━━ Input material ━━
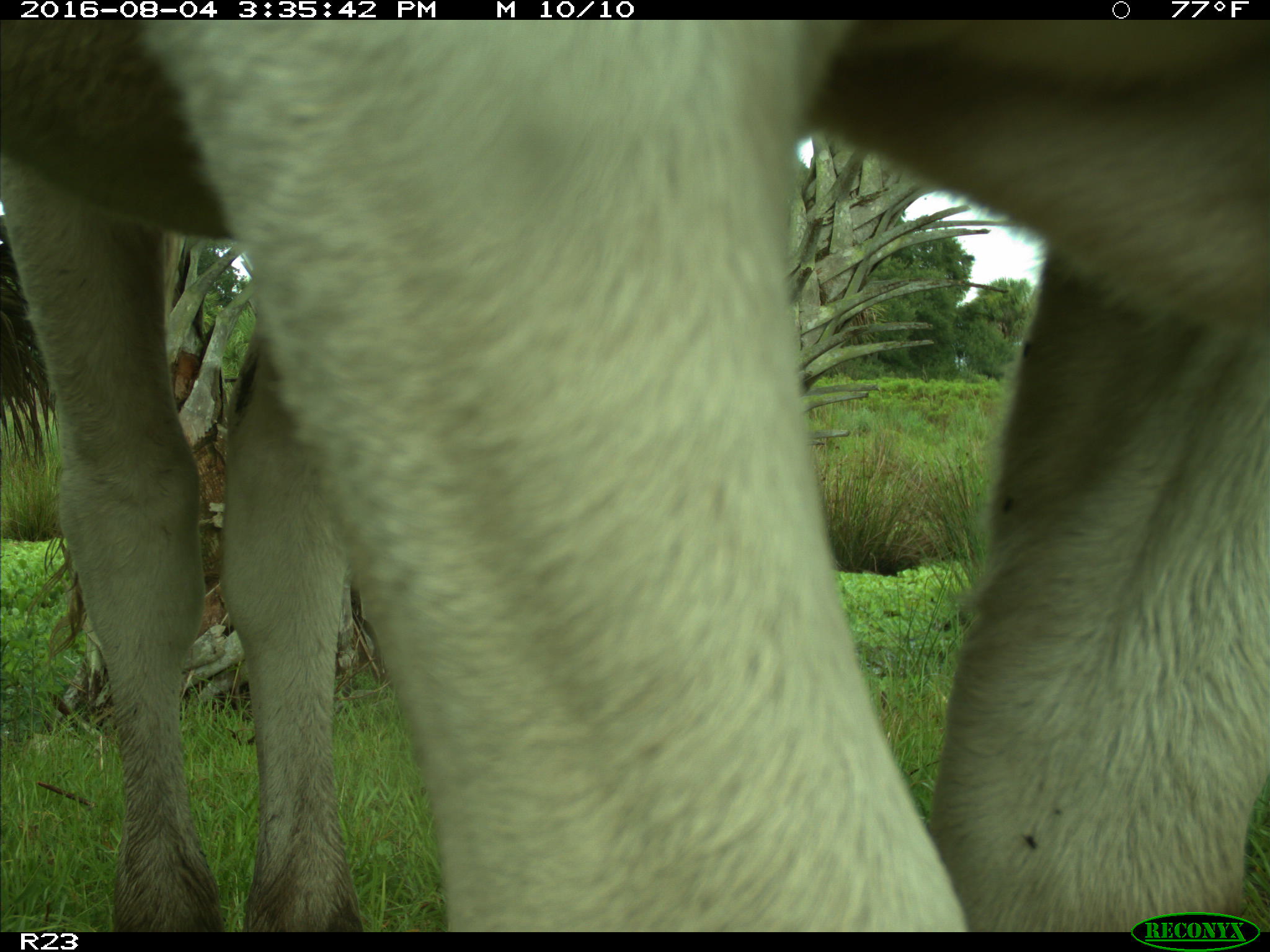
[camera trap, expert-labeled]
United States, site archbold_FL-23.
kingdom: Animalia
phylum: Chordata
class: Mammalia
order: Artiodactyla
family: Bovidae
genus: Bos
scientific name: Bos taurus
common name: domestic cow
━━━
Write the entries out again word for word. Omit all pictures from them.

[camera trap, expert-labeled]
United States, site archbold_FL-23.
kingdom: Animalia
phylum: Chordata
class: Mammalia
order: Artiodactyla
family: Bovidae
genus: Bos
scientific name: Bos taurus
common name: domestic cow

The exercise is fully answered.